Я улыбнулся. Двенадцать. Девственница. Нет: «формальная» девственница. Которая зарабатывает карманные деньги, танцуя обнаженной для внезапно сделавшихся многочисленными друзей Кита. Пушок внизу живота подкрашен черной тушью. Второе место на детском городском конкурсе живописи, проводимом «Трибьюн», и слезы на церемонии вручения награды. Арест в «Кроч и Брентано» за кражу «Фанни Хилл»[23]
. Где тогда был я?

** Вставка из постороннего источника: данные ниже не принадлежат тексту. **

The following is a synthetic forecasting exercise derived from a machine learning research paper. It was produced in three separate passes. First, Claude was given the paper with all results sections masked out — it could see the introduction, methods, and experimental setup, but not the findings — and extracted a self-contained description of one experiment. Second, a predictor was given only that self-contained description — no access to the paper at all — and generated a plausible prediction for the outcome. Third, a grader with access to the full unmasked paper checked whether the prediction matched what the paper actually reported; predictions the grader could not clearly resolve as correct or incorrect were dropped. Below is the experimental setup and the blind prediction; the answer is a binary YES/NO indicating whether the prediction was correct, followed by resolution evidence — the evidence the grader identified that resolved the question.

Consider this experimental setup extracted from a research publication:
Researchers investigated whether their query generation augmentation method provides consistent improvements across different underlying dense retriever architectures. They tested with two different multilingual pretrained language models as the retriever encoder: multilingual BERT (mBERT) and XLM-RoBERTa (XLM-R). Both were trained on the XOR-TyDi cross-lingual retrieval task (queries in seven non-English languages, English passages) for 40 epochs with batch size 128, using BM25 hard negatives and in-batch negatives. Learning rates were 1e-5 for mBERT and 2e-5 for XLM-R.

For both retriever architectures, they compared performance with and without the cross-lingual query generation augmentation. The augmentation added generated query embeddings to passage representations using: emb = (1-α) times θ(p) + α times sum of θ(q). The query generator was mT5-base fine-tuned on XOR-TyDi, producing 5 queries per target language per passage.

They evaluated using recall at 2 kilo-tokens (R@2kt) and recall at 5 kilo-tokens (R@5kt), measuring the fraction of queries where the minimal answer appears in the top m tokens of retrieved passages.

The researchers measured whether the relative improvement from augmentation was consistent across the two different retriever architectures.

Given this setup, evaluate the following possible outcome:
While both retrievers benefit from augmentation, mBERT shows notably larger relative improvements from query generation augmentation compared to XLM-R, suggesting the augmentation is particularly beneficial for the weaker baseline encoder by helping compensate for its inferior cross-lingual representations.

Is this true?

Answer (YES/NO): NO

Я мог бы быть с ней. Мы даже могли бы стать любовниками. В том не было бы ничего дурного. Я нуждался в ней уже тогда, не так, как сейчас, но нуждался. Я жил в тиши своей семьи. Ей было двенадцать. Кита застукали в ее постели, они оба были в одном белье. Хью выволок Кита из ее спальни за волосы. Джейд визжала, Хью орал, а лицо Кита застыло от ужаса, как на фотографии жертвы в ленте новостей.Появилась официантка в ковбойской одежде. Я заказал десерт. Женщины в лифте, вспомнил я, тоже были в ковбойской одежде, в лифте, который привез Джейд в мой номер в гостинице «Макальпин».
– Мне нравится этот ресторан, – сказал я.
– Мне тоже. Хотя все официантки флиртуют с тобой.
– Нет, ничего подобного.
– Ах ты, бедный, бедный, бедный, наивный мальчик. Даже наша сегодняшняя официантка прижимается к тебе.
– Изнасилование через прикосновение?
– Я серьезно! Она почти коснулась тебя грудью. И подобное происходит постоянно.
– Хотелось бы.
– Можешь даже не хотеть. Они и так чувствуют, все до единой.
– Что чувствуют?
– Какой ты, кто ты такой. Мистер Секс-машина.
Официантка вернулась с нашим пирогом, с кофе для меня и молоком для Джейд. Она вообще не приближалась ко мне, ставя на стол чашки и тарелки.
– Вот, видел? – спросила Джейд, когда официантка ушла.
– Что видел?
– Ну, тебе просто хочется поспорить. Ты не видишь того, что вижу я. И это к лучшему. Мне нужен мужчина неэгоистичный. Их, кстати, так трудно найти.
– Я эгоистичный.
– Не совсем.
– Ничего подобного. Что бы ни происходило, что бы ни говорили обо мне люди, я хотел быть с тобой.
– Это не эгоизм.
– Еще какой. Потому что я считал, что заслуживаю это. Я и никто другой.
– Ты хочешь, чтобы я заплакала.
– Почему?
– Потому что ты всегда затрагиваешь самые чувствительные места.